** Begin SOURCE EXCERPT **

US District Court – IRC § 4611(b) imposes an unconstitutional tax on exports has been saved
US District Court – IRC § 4611(b) imposes an unconstitutional tax on exports
Multistate Tax alert | September 23, 2020
This Tax Alert summarizes the factual background of the case, the U.S. District Court’s decision, and provides taxpayer refund and compliance considerations.
- Supreme Court Precedent – tax v. user fee
- Remedy for paying the tax imposed by IRC § 4611(b)
In an opinion issued on September 8, 2020, the US District Court for the Southern District of Texas held the Federal Oil Spill Tax imposed in Internal Revenue Code (IRC) § 4611(b) to be unconstitutional under the Export Clause of the United States Constitution.1 While the US District Court ruled that the tax was an unconstitutional tax on exports, the U.S. District Court did not address the issue of the proper remedy afforded to the taxpayer for having paid the unconstitutional tax in prior periods and requested additional factual development and briefing in connection with this issue.

** End SOURCE EXCERPT **
** Begin DATASET EXTRACT **

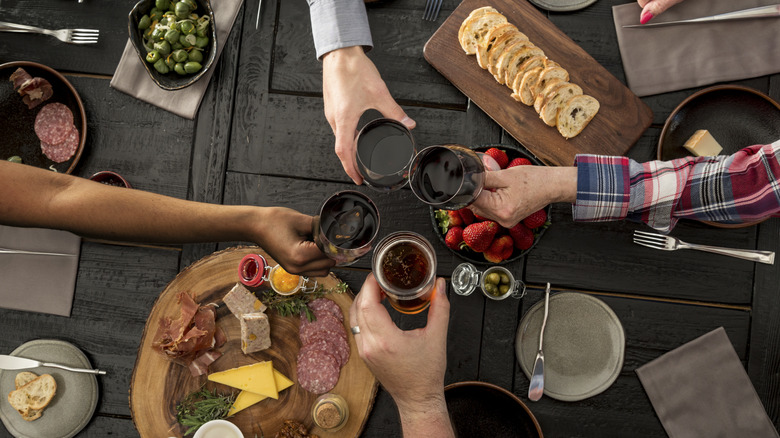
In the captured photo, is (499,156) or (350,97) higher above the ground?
(350,97)

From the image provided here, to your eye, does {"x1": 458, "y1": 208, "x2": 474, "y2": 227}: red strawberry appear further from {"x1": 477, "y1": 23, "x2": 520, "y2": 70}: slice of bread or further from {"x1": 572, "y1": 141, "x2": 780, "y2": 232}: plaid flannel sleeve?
{"x1": 477, "y1": 23, "x2": 520, "y2": 70}: slice of bread

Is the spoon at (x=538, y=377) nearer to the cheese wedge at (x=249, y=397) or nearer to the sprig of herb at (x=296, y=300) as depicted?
the sprig of herb at (x=296, y=300)

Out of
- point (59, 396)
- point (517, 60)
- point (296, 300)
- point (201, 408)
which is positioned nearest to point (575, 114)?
point (517, 60)

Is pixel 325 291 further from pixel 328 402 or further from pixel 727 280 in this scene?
pixel 727 280

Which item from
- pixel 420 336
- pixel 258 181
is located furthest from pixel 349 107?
pixel 420 336

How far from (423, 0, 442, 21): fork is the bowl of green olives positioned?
86cm

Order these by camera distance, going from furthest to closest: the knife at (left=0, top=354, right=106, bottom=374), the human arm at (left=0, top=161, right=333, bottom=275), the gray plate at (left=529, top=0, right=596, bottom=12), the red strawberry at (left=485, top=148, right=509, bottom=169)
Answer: the gray plate at (left=529, top=0, right=596, bottom=12) → the knife at (left=0, top=354, right=106, bottom=374) → the red strawberry at (left=485, top=148, right=509, bottom=169) → the human arm at (left=0, top=161, right=333, bottom=275)

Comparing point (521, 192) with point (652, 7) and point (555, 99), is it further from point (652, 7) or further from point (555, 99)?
point (652, 7)

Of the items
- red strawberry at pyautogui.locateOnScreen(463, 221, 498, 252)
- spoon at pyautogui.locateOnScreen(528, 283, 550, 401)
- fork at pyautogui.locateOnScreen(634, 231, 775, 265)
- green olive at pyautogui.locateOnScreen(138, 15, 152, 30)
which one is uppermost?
green olive at pyautogui.locateOnScreen(138, 15, 152, 30)

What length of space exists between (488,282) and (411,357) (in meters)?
0.51

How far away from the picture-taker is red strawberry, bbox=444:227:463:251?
173 centimetres

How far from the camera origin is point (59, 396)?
6.03 ft

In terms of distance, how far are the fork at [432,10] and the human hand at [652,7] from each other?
0.81 meters

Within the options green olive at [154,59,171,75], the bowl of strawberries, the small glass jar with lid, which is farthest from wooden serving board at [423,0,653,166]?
green olive at [154,59,171,75]
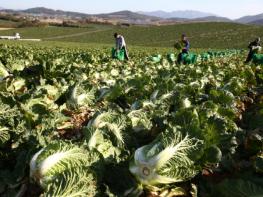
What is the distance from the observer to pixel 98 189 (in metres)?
2.65

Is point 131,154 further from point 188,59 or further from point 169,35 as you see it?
point 169,35

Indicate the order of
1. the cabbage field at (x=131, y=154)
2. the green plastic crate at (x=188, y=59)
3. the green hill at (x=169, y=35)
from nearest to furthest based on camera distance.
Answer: the cabbage field at (x=131, y=154) < the green plastic crate at (x=188, y=59) < the green hill at (x=169, y=35)

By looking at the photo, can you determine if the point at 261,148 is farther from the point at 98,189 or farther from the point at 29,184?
the point at 29,184

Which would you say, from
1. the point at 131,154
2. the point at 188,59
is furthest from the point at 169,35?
the point at 131,154

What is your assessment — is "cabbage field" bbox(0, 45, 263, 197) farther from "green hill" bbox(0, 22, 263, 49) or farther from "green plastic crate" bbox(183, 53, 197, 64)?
"green hill" bbox(0, 22, 263, 49)

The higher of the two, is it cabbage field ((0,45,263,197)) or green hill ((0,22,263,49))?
cabbage field ((0,45,263,197))

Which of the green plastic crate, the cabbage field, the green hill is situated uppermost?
the cabbage field

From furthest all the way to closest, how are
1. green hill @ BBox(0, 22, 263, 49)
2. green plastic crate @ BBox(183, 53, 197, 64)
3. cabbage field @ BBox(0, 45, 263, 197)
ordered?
green hill @ BBox(0, 22, 263, 49) → green plastic crate @ BBox(183, 53, 197, 64) → cabbage field @ BBox(0, 45, 263, 197)

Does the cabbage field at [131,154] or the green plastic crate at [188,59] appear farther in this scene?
the green plastic crate at [188,59]

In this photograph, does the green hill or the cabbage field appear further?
the green hill

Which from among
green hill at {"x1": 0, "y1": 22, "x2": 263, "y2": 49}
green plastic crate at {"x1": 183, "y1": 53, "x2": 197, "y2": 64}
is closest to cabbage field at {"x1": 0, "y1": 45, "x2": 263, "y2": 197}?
green plastic crate at {"x1": 183, "y1": 53, "x2": 197, "y2": 64}

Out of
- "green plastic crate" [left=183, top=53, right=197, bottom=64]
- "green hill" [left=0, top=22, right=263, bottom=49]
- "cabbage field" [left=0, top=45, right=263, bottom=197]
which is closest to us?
"cabbage field" [left=0, top=45, right=263, bottom=197]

** End DATASET EXTRACT **

• [GIVEN INSTRUCTION A] Can you print everything in the tax alert from "In an opinion" down to "with this issue."?
• [GIVEN INSTRUCTION B] How would you render this sentence from the tax alert in Spanish: "This Tax Alert summarizes the factual background of the case, the U.S. District Court’s decision, and provides taxpayer refund and compliance considerations."

• [SOLUTION A]
In an opinion issued on September 8, 2020, the US District Court for the Southern District of Texas held the Federal Oil Spill Tax imposed in Internal Revenue Code (IRC) § 4611(b) to be unconstitutional under the Export Clause of the United States Constitution.1 While the US District Court ruled that the tax was an unconstitutional tax on exports, the U.S. District Court did not address the issue of the proper remedy afforded to the taxpayer for having paid the unconstitutional tax in prior periods and requested additional factual development and briefing in connection with this issue.

• [SOLUTION B] Esta Alerta Fiscal resume los antecedentes fácticos del caso y la decisión del Tribunal de Distrito de EE. UU., y ofrece consideraciones sobre reembolsos y cumplimiento para los contribuyentes.